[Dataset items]

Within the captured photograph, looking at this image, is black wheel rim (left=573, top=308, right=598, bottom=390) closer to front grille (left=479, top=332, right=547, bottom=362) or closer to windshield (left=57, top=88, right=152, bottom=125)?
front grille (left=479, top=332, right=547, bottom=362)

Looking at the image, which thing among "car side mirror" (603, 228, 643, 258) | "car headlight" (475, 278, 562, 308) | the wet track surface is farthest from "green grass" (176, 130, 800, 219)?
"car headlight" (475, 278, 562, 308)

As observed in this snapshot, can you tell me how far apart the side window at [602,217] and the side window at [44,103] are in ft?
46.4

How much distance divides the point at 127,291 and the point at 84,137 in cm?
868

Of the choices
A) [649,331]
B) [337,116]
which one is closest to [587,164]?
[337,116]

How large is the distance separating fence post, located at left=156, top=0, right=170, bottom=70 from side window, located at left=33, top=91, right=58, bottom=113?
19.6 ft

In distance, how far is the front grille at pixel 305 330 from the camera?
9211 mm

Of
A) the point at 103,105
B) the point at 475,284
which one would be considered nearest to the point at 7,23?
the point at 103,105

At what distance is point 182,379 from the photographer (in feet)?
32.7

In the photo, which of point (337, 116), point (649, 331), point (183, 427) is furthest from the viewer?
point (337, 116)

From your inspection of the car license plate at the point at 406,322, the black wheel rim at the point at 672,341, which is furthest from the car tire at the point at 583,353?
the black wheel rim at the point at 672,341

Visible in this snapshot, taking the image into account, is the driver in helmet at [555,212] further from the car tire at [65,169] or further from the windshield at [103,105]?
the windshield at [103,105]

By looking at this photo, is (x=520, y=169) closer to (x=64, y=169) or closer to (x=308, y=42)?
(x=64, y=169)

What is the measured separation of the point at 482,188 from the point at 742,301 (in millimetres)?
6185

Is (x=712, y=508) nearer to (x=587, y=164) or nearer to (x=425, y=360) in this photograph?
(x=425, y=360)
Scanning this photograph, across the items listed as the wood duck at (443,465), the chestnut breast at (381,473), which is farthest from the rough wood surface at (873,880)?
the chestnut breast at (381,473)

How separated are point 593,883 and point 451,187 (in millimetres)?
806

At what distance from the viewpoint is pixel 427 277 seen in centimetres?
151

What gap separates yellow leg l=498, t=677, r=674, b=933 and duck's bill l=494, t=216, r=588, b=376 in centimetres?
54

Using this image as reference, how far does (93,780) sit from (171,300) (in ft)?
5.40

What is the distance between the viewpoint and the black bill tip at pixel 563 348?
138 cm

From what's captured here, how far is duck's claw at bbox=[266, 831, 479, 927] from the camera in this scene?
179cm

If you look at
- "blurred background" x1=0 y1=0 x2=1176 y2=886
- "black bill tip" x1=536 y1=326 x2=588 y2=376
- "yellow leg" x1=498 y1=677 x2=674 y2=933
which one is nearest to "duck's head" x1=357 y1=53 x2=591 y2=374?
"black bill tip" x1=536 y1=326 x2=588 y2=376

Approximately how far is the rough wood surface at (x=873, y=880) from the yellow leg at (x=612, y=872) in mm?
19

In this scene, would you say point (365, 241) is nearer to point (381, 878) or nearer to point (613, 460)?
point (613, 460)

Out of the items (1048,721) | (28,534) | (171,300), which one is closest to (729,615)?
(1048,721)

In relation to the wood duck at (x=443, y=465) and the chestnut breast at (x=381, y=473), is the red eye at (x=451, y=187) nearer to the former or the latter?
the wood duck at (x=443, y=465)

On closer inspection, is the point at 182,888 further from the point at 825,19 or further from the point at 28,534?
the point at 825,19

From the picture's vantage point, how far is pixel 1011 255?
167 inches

WORK TO DO:
Express the lines from the one containing "Using this image" through the end of the Dataset items as a two-column CSV with columns named input and answer. Give each text and its answer one row, putting each value in a single quoted field and replacing line breaks with spaces.

OUTPUT:
input,answer
"Using this image as reference, how far does (93,780) sit from (171,300) (in ft)?","5.40"
"What is the distance between the viewpoint and the black bill tip at pixel 563 348?","138 cm"
"From what's captured here, how far is duck's claw at bbox=[266, 831, 479, 927] from the camera in this scene?","179cm"
"If you look at - ""blurred background"" x1=0 y1=0 x2=1176 y2=886 - ""black bill tip"" x1=536 y1=326 x2=588 y2=376 - ""yellow leg"" x1=498 y1=677 x2=674 y2=933 which one is nearest to ""duck's head"" x1=357 y1=53 x2=591 y2=374?","""black bill tip"" x1=536 y1=326 x2=588 y2=376"
"Approximately how far is the rough wood surface at (x=873, y=880) from the yellow leg at (x=612, y=872) in mm?","19"
"In this scene, would you say point (365, 241) is nearer to point (381, 878) or nearer to point (613, 460)?","point (613, 460)"
"Out of the items (1048,721) | (28,534) | (171,300), which one is closest to (729,615)?","(1048,721)"
"In relation to the wood duck at (x=443, y=465) and the chestnut breast at (x=381, y=473), is the red eye at (x=451, y=187) nearer to the former or the latter?","the wood duck at (x=443, y=465)"
"On closer inspection, is the point at 182,888 further from the point at 825,19 or further from the point at 28,534?","the point at 825,19"
"From the picture's vantage point, how far is pixel 1011 255?","167 inches"